#Research question: Can we categorize the cancer cells in the data set into homogeneous groups based on four cluster variables (radius, texture, perimeter and area)?
mydata <- read.csv("C:/Users/nadja/Downloads/breast-cancer-wisconsin-data_data.csv")
#Excluding unimportant variables
mydata<- mydata[, -c(7:33)]
head(mydata)
## id diagnosis radius_mean texture_mean perimeter_mean area_mean
## 1 842302 M 17.99 10.38 122.80 1001.0
## 2 842517 M 20.57 17.77 132.90 1326.0
## 3 84300903 M 19.69 21.25 130.00 1203.0
## 4 84348301 M 11.42 20.38 77.58 386.1
## 5 84358402 M 20.29 14.34 135.10 1297.0
## 6 843786 M 12.45 15.70 82.57 477.1
##Description
Unit of observation: a cancer cell
Sample size: 569
Diagnosis - The diagnosis of breast tissues (M = malignant, B = benign)

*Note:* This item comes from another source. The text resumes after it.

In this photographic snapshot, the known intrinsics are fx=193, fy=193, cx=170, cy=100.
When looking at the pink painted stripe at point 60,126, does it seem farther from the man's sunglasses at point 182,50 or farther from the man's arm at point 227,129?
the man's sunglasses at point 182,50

Radius_mean - mean of distances from center to points on the perimeter in millimeter
Texture_mean - standard deviation of gray-scale values
Perimeter_mean - mean size of the core tumor in millimeter
Area_mean - e average area (size) of the cell nuclei in millimeter
##Data manipulation and Descriptive statistics
library(tidyr)
mydata <- drop_na(mydata) #Removing units with missing values
mydata$diagnosisF <- factor(mydata$diagnosis,
levels = c("M", "B"),
labels = c("Malignant","Benign"))
head(mydata)
## id diagnosis radius_mean texture_mean perimeter_mean area_mean
## 1 842302 M 17.99 10.38 122.80 1001.0
## 2 842517 M 20.57 17.77 132.90 1326.0
## 3 84300903 M 19.69 21.25 130.00 1203.0
## 4 84348301 M 11.42 20.38 77.58 386.1
## 5 84358402 M 20.29 14.34 135.10 1297.0
## 6 843786 M 12.45 15.70 82.57 477.1
## diagnosisF
## 1 Malignant
## 2 Malignant
## 3 Malignant
## 4 Malignant
## 5 Malignant
## 6 Malignant
library(tidyr)
summary(mydata[,c(-1,-2)]) #Descriptive statistics (excluding categorical data)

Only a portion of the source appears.